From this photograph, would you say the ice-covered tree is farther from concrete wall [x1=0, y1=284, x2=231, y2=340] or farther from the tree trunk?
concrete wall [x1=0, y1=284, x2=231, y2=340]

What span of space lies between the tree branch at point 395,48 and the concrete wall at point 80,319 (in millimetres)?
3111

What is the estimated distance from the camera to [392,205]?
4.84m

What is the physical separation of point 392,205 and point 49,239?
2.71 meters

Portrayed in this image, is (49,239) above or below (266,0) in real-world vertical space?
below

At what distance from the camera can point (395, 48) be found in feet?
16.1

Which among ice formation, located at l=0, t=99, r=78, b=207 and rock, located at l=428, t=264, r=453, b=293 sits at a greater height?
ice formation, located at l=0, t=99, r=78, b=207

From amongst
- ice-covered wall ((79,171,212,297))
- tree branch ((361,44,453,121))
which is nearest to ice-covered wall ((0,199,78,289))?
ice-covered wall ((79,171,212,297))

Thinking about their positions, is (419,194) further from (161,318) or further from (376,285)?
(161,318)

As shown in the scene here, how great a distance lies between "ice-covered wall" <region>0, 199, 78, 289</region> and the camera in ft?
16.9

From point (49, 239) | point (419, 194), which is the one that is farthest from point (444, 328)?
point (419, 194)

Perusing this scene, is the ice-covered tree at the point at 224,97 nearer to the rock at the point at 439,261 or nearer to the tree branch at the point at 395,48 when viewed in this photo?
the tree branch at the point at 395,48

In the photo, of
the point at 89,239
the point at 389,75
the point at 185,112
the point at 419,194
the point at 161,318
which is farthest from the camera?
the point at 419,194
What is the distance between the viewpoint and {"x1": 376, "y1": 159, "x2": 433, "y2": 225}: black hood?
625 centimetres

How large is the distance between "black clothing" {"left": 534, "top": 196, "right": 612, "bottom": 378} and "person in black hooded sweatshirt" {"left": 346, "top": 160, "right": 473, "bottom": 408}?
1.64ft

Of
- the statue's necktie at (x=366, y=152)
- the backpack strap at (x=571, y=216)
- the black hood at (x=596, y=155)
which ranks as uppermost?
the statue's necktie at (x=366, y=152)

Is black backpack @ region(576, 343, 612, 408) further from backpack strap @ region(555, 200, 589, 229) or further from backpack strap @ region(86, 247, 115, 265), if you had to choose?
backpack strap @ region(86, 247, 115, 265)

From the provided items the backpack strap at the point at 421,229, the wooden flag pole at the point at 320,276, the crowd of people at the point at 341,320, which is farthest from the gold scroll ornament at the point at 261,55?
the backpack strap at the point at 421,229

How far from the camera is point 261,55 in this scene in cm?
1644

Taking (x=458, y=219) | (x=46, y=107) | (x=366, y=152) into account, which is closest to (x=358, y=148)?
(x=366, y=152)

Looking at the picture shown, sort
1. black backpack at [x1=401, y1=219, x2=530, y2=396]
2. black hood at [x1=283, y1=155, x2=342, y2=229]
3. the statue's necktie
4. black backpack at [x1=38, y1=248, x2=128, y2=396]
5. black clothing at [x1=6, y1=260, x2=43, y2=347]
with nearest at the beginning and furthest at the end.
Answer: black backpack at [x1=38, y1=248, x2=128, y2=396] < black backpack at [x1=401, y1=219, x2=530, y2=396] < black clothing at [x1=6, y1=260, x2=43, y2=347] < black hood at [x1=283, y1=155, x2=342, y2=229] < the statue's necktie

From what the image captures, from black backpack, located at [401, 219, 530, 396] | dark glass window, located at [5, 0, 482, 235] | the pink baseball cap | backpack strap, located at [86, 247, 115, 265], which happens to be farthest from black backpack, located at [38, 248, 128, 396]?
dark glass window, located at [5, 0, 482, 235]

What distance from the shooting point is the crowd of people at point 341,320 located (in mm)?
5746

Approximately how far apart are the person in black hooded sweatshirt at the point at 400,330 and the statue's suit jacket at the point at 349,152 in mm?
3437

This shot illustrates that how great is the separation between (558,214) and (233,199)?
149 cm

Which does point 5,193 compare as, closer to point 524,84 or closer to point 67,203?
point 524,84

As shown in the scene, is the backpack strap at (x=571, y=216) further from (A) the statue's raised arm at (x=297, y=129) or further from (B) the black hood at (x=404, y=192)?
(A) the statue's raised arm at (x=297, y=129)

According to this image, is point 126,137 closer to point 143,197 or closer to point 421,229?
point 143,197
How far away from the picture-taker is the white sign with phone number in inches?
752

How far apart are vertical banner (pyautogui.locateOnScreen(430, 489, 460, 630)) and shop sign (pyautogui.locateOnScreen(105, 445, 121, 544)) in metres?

### Task details
Rename "camera" to "viewer" in the lines that begin at the one containing "Which among ice" and stop after the one containing "625 centimetres". Give those lines back with nothing else altered.

### Problem solution
Which among ice formation, located at l=0, t=99, r=78, b=207 and rock, located at l=428, t=264, r=453, b=293 sits at a greater height?
ice formation, located at l=0, t=99, r=78, b=207

From amongst
- ice-covered wall ((79,171,212,297))
- tree branch ((361,44,453,121))
which is nearest to ice-covered wall ((0,199,78,289))?
ice-covered wall ((79,171,212,297))

Thinking about their positions, is (419,194) further from (161,318) or further from (376,285)?
(161,318)

As shown in the scene here, how great a distance lies between "ice-covered wall" <region>0, 199, 78, 289</region> and the viewer in ft?
16.9

From point (49, 239) | point (419, 194), which is the one that is farthest from point (444, 328)?
point (419, 194)

Perusing this scene, is the ice-covered tree at the point at 224,97 nearer to the rock at the point at 439,261 or nearer to the tree branch at the point at 395,48 when viewed in this photo?
the tree branch at the point at 395,48

In the photo, of
the point at 89,239
the point at 389,75
the point at 185,112
the point at 419,194
the point at 161,318
which is farthest from the viewer?
the point at 419,194
What is the distance between the viewpoint and {"x1": 376, "y1": 159, "x2": 433, "y2": 225}: black hood?
625 centimetres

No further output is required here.